··· Page excerpt

Feast of Saint Valentine

Let me not to the marriage of true minds
Admit impediments. Love is not love
Which alters when it alteration finds,
Or bends with the remover to remove:
O, no! it is an ever-fixed mark,
That looks on tempests and is never shaken;
It is the star to every wandering bark,
Whose worth’s unknown, although his height be taken.
Love’s not Time’s fool, though rosy lips and cheeks
Within his bending sickle’s compass come;
Love alters not with his brief hours and weeks,
But bears it out even to the edge of doom.
    If this be error and upon me proved,
    I never writ, nor no man ever loved.

Shakespeare, Sonnet 116

 

Valentine’s Day is right around the corner, soon enough that one should begin planning now to make a success of it.  Since the high Middle Ages when Chaucer began to associate Valentine’s day with courtly love, I think the original Saint Valentine has gotten a bit lost in the shuffle.  In fact, one popular depiction describes Saint Valentine as a man who was imprisoned for performing weddings for soldiers who were forbidden to marry.  Remaining accounts may actually merge a couple of different martyrs into a portrait of Valentinus.  No matter what the origins, if you are in a romantic couple it is a day that cannot be safely overlooked.  Dinner reservations should be made now.  If you do not have them, stop reading,  call the restaurant, make your reservations and then come back to this blog.

Romantic love is such a powerful emotion that it is no wonder that all sorts of depictions of love can be found in every genre and mode of artistic expression that human beings create.  Old Billy Shakespeare, of the above Sonnet, went a long way to promoting the romantic ideal of marrying for love, an ideal that is still a part of at least Western culture today.  I had a conversation with a young person recently, whereby I was trying to determine the Shakespeare play that my young friend had been exposed to in her short years.  My first question was “ Did everyone die in the end of the play, or did they all get married?”  If everyone dies at the end, it was a tragedy.  If they all get married, it was one of the comedies.  Fortunately, I did this out of earshot of any of our divorced colleagues, who would have confused the matter by describing marriage as a sort of tragedy in itself.  

Nowadays, as deep as I find Shakespeare’s musings about love, I find the direct language of old blues music to be more physically moving.  Perhaps it is a holdover from my urban upbringing, but I am not convinced that is entirely true.  These songs weren’t on the radio when I was in high school.  I met the music of Etta James, for example, much later on in my life.

······
··· Collected data

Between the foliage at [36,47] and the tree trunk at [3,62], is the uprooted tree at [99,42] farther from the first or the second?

······

**Requirement**
In the blog post about Valentine's Day, why does one popular depiction say Saint Valentine was imprisoned? Rely only on the blog post for this.

**Exercise solution**
For performing weddings for soldiers who were forbidden to marry.